In 1999, his daughter encouraged him to submit photographs to a KQED documentary on the history of the Fillmore District. The documentary subsequently included 17 historic photographs of Johnson's, and renewed his photography career. In the summer of 2000, an exhibition of his Fillmore collection was held at Fort Mason and the Center for African and African American Art and Culture. Exhibits of historic and contemporary photographs followed, including showings at California State University, Chico, the University of California, Merced, and galleries in Atlanta and Washington, D. C.

Johnson was the recipient of the Certificate of Honor in Photography from Mayor of San Francisco Gavin Newsom in 2004, and the Fillmore Heritage Pioneer Award in 2011. In 2012 he produced a book, A Dream Begun So Long Ago, written by his wife Jacqueline Annette Sue. He has served as chairman of the Mayor's Committee to Restore Haight Ashbury and as past president of the San Francisco African American Historical & Cultural Society. His name is engraved in the sidewalk of the Fillmore's Gene Suttle Plaza. In 2017, his name was among the contenders to replace the name of San Francisco's Justin Herman Plaza.

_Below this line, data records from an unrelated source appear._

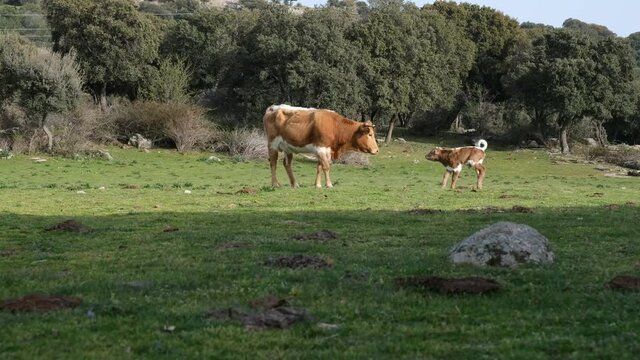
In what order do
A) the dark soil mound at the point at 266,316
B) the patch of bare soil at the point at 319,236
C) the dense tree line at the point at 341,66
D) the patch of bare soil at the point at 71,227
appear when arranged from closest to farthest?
the dark soil mound at the point at 266,316, the patch of bare soil at the point at 319,236, the patch of bare soil at the point at 71,227, the dense tree line at the point at 341,66

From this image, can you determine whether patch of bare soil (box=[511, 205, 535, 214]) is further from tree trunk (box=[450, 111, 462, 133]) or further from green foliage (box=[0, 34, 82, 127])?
tree trunk (box=[450, 111, 462, 133])

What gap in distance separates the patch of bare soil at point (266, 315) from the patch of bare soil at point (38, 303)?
174cm

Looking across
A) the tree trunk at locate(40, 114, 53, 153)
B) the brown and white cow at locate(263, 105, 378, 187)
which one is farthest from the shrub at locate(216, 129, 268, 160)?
the brown and white cow at locate(263, 105, 378, 187)

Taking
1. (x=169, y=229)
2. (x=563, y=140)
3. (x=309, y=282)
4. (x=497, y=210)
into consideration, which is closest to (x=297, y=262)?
(x=309, y=282)

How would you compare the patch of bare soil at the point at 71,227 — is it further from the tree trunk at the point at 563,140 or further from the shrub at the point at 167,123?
the tree trunk at the point at 563,140

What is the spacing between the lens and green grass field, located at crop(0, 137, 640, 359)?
7020 millimetres

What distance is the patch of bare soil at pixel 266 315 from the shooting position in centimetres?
768

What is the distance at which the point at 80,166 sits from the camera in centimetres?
4512

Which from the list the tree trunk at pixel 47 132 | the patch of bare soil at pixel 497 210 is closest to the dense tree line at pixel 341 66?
the tree trunk at pixel 47 132

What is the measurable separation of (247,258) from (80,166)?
36.0 m

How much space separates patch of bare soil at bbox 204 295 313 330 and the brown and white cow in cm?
1957

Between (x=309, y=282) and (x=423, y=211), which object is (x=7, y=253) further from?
(x=423, y=211)

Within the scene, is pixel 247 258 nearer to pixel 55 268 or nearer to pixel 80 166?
pixel 55 268

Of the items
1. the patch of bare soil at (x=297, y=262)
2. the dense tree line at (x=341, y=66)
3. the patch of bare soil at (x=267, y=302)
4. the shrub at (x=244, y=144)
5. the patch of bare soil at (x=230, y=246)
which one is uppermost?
the dense tree line at (x=341, y=66)
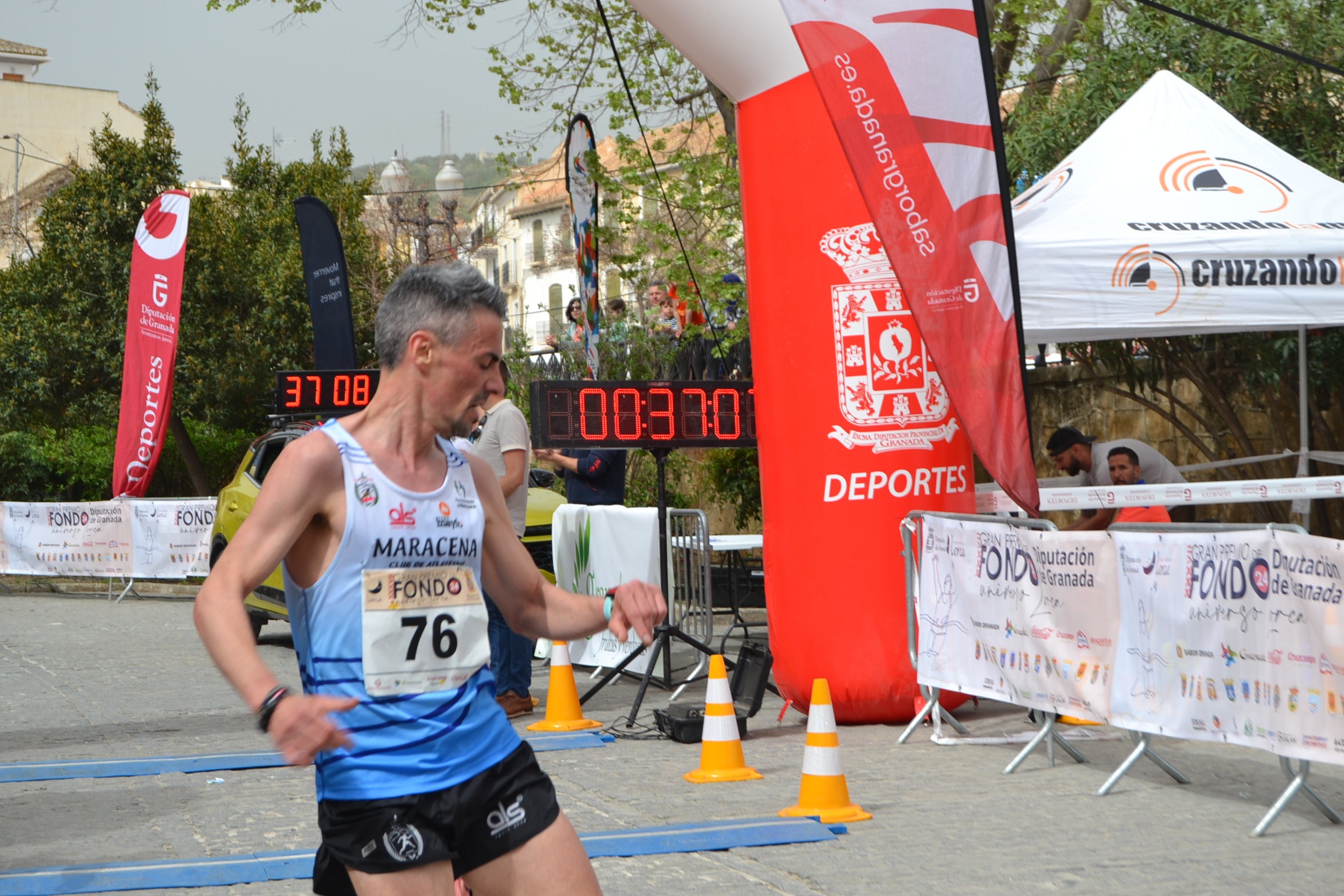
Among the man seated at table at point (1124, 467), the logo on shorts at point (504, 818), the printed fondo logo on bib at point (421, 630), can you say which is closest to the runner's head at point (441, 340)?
the printed fondo logo on bib at point (421, 630)

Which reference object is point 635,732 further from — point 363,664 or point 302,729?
point 302,729

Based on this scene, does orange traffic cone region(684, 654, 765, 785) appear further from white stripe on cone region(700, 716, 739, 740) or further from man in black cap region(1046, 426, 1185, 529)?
man in black cap region(1046, 426, 1185, 529)

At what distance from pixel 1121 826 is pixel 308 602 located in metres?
4.10

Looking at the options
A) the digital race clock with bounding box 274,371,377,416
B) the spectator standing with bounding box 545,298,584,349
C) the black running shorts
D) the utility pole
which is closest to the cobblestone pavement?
the black running shorts

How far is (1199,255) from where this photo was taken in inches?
344

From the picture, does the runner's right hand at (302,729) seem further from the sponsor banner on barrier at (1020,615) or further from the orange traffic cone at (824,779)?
the sponsor banner on barrier at (1020,615)

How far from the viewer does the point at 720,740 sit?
22.7 ft

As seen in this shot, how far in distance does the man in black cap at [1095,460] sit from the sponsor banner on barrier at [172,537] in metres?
11.7

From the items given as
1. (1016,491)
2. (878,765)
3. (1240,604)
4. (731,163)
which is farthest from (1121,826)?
(731,163)

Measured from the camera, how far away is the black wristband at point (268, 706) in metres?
2.56

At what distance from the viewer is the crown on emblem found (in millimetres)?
8047

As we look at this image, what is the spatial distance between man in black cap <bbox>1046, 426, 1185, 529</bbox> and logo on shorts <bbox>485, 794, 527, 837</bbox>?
24.7ft

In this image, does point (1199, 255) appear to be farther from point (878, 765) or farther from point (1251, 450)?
point (1251, 450)

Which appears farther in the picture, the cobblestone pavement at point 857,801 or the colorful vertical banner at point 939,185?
the colorful vertical banner at point 939,185
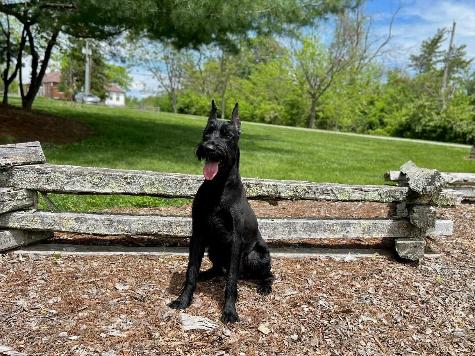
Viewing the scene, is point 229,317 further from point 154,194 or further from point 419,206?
point 419,206

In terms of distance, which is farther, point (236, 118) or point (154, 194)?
point (154, 194)

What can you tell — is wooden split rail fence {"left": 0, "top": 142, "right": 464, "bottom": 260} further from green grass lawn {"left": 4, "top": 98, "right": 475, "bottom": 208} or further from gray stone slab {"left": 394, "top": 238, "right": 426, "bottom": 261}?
green grass lawn {"left": 4, "top": 98, "right": 475, "bottom": 208}

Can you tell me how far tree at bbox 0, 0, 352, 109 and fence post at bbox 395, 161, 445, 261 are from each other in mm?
5929

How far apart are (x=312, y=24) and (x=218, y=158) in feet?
A: 31.6

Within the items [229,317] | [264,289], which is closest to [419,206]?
[264,289]

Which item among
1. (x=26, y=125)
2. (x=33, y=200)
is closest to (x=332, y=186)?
(x=33, y=200)

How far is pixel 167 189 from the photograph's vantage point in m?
4.54

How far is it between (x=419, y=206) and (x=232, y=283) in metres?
2.37

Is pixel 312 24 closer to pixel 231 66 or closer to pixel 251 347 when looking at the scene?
pixel 251 347

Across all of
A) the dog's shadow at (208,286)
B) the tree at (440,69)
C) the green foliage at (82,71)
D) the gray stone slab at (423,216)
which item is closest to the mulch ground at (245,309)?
the dog's shadow at (208,286)

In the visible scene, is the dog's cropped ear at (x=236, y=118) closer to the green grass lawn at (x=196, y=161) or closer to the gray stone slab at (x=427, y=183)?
the gray stone slab at (x=427, y=183)

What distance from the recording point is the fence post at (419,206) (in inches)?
178

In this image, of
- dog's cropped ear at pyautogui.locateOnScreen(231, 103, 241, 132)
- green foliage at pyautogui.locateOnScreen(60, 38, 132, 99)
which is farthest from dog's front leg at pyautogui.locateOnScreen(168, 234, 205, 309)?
green foliage at pyautogui.locateOnScreen(60, 38, 132, 99)

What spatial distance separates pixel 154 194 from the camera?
4523 mm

Johnson considered himself a modern-day "griot", a story teller, historian and narrator of West African culture. In later years, while remaining active in photography, he shifted towards preserving his legacy, and as of 2015 was working on a project on the black slaves of Sullivan's Island, South Carolina. In 2016 the Bancroft Library at the University of California, Berkeley acquired Johnson's archive of some 5,000 negatives and prints, the first collection of an African American photographer to be archived in the library.

== Personal life ==
Johnson had four children with his first wife, Lucy Ellis, who died in 2008. He later married Jacqueline Annette Sue, an author. He was a long-time resident of San Francisco's Fillmore District, and later relocated to Marin County, where he resided in Greenbrae, California. David Johnson died from complications of dementia and pneumonia at his home on March 1, 2024, at the age of 97.